BEIJING/HONG KONG (Financial Times) -- China's ByteDance, owner of the popular TikTok streaming app, is taking a step into hardware to develop its own smartphone, according to two people familiar with the project.
ByteDance, whose $75 billion valuation ranks it as one of the world's biggest startups, plans to launch a phone pre-loaded with its own apps -- which include news feeds, short video platforms and games -- in a bid to further spread its reach.
The move comes as Chinese tech companies, spooked by the fallout from U.S. bans on exports to Huawei, are ramping up their self-reliance.
ByteDance is one of the few tech companies from China to boast a large user base outside its home market, including in India and the U.S.
While several big U.S. internet companies have sought to launch devices, success has mostly been elusive.

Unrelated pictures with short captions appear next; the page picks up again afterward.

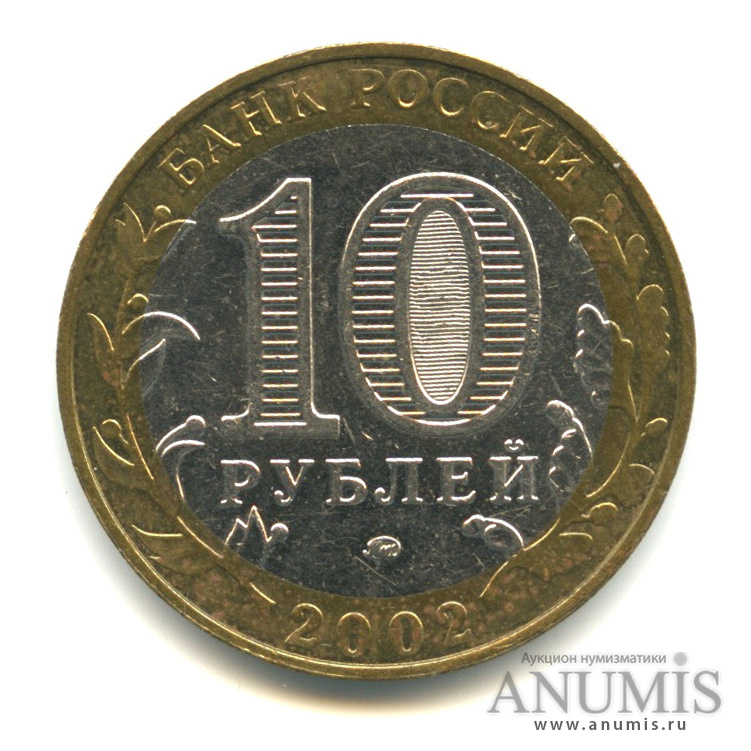 10 рублей 2002 ММД — Министерства. Вооруженные силы РФ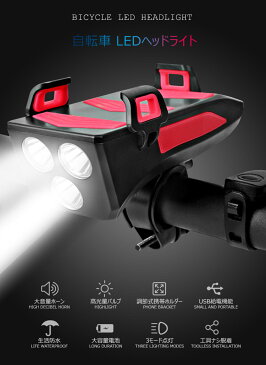 自転車 LEDヘッドライト 4000mAhバッテリー内蔵 スマホホルダー機能付 3モード点灯 高輝度防水懐中電灯兼用 停電対応 地震対策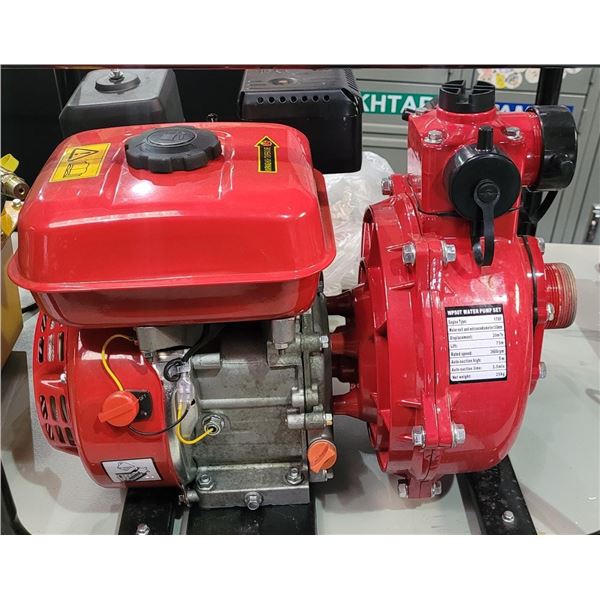 Gasoline water pump - engine type: 170F - Amazon returns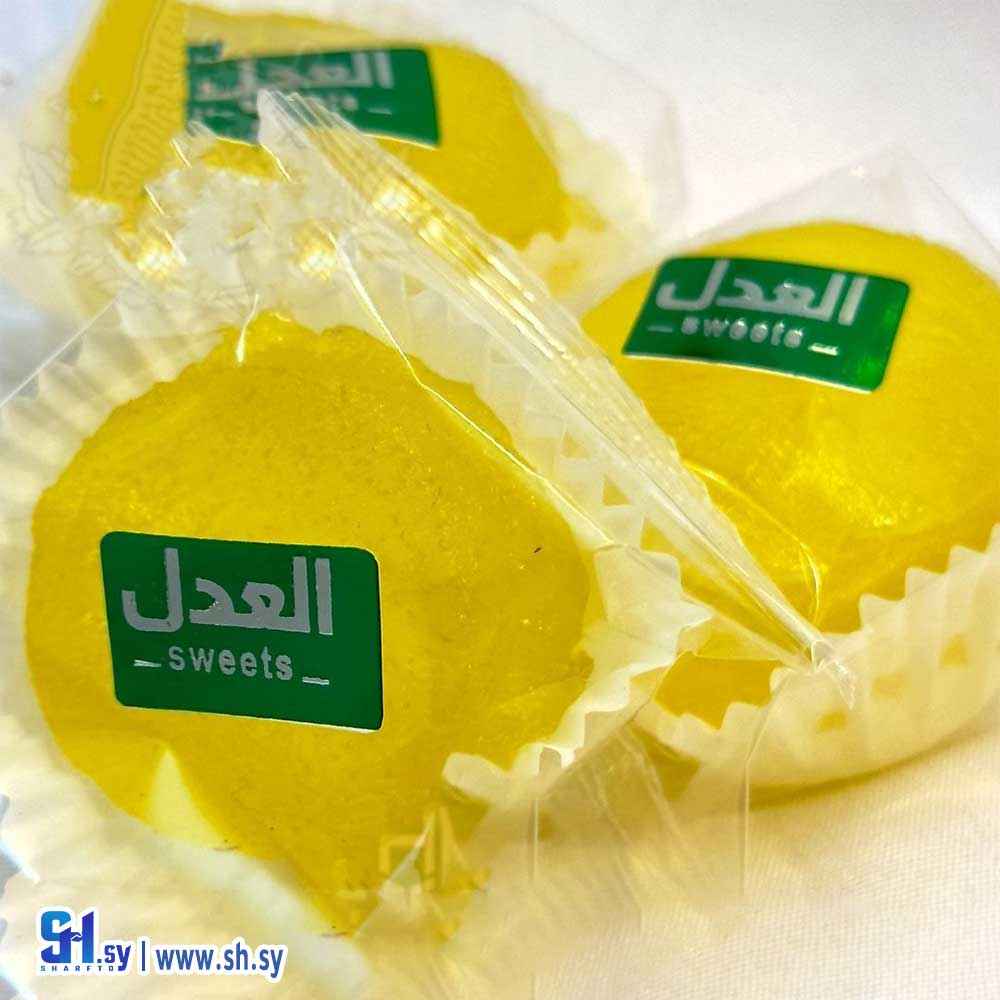 كباد مجفف (العدل كو)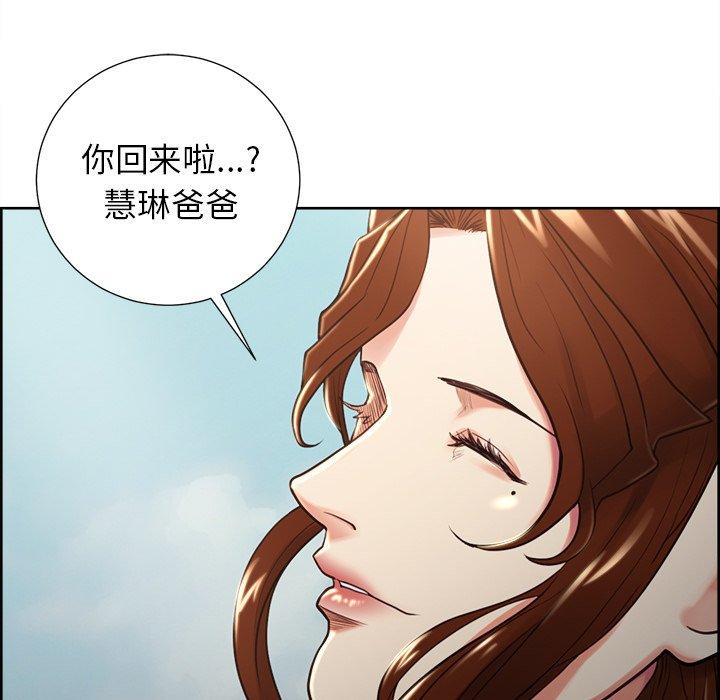 岳母家的刺激生活[抖漫]韩漫全集-岳母家的刺激生活-第 50 话无删减无遮挡章节图片 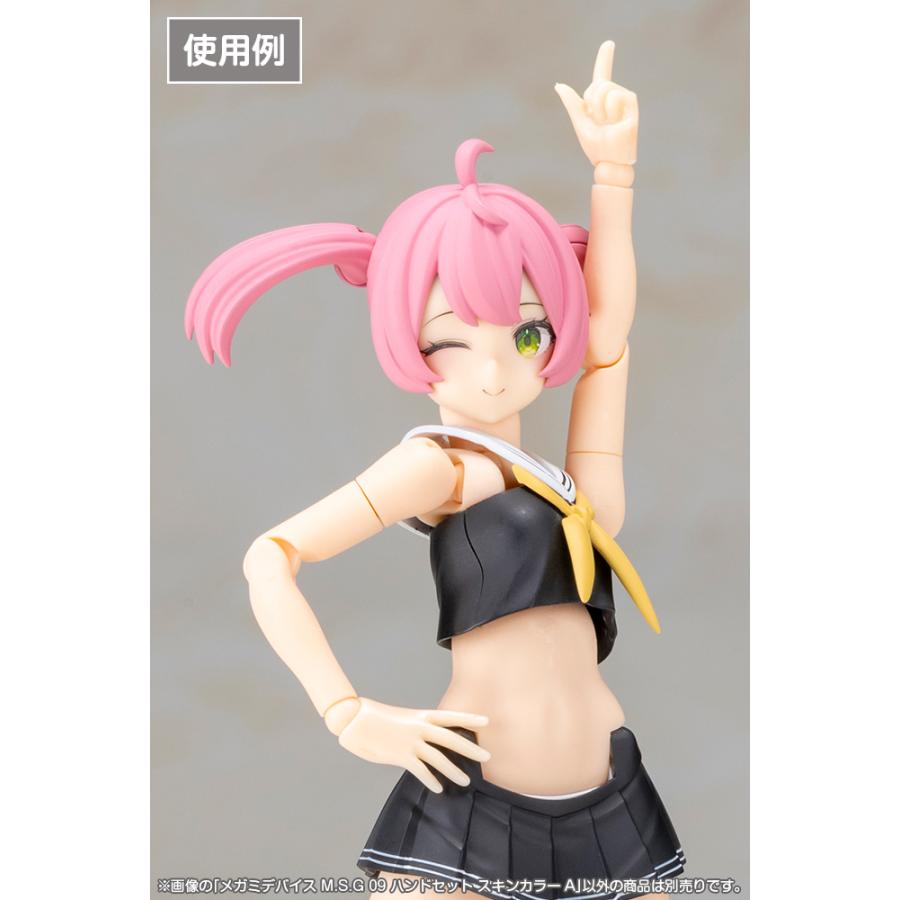 コトブキヤ（KOTOBUKIYA） メガミデバイス M.S.G 09 ハンドセット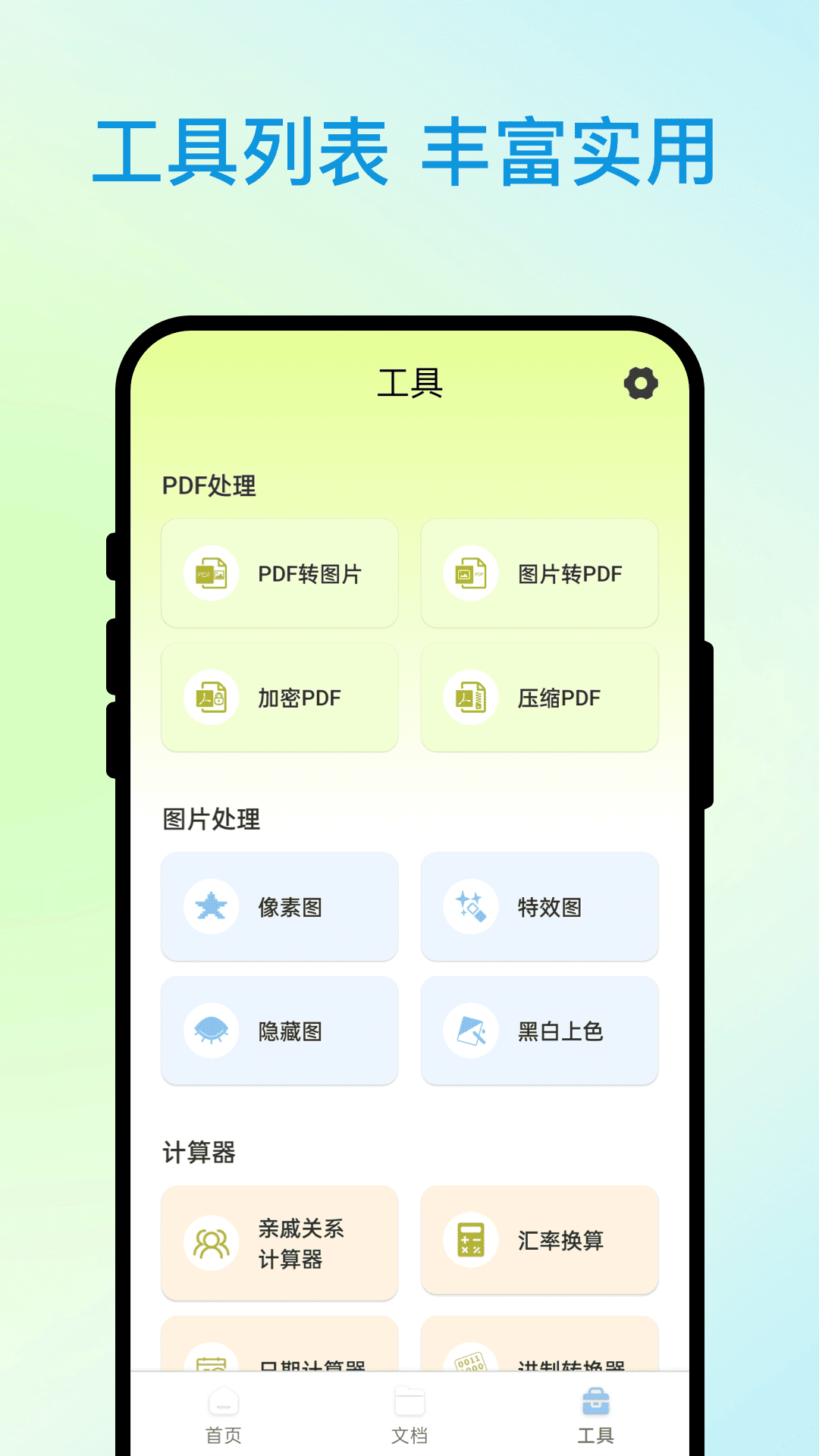 睿识扫描仪appv2.0.3 最新版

Though Google launched the Android operating system that powers the majority of the world's smartphones, Facebook and Amazon's own-brand phones were both abandoned.
HTC and Samsung launched devices based on the Facebook Home platform, which like Bytedance's planned phone came pre-installed with its apps, but they flopped when it launched in 2013. Buyers similarly shunned Amazon's Fire phone, which was pulled a year after launch.
Analysts predict ByteDance's phone could have a similar outcome. "There's basically no space for them in the mass market," said Jia Mo, Shanghai-based analyst at Canalys.
"They lack experience and advantage in supply chain, in channels ... so their likelihood of being successful is very low," he added. "If they target only the niche market, maybe they have a chance by attracting niche customer groups through certain pre-installed software."
ByteDance's latest project, the brainchild of founder Zhang Yiming, follows its acquisition of a number of patents from Smartisan, a Chinese phonemaker, and subsequent recruitment of some of its staff.
Zhang has long dreamt of a phone with ByteDance apps pre-installed, according to one person with knowledge of the secretive project.
But Chinese tech companies' fears of hawkishness in Washington intensified last week when Google, in response to the U.S. ban, cut Huawei's access to anything more than its basic open source Android operating system. The move dealt a blow that some analysts believe could cost the telecom company its entire overseas sales.
Bytedance's own international expansion has been helped by its acquisition of U.S. lip-syncing Musical.ly app in 2017. But despite racking up huge numbers of downloads -- passing 1 billion in March -- it has run up against regulators in India and the U.S., where it was fined a record $5.7 million by the Federal Trade Commission for allegedly illegally collecting personal information from children.
Wang Xi, research manager at data consultancy IDC China, said the competitive domestic hardware market meant any newcomer would have to woo users with low prices and must-have content.
"So if they really will go down this path, I think they will probably let hardware lose money in the beginning and try to make up through service later," he said. ByteDance declined to comment.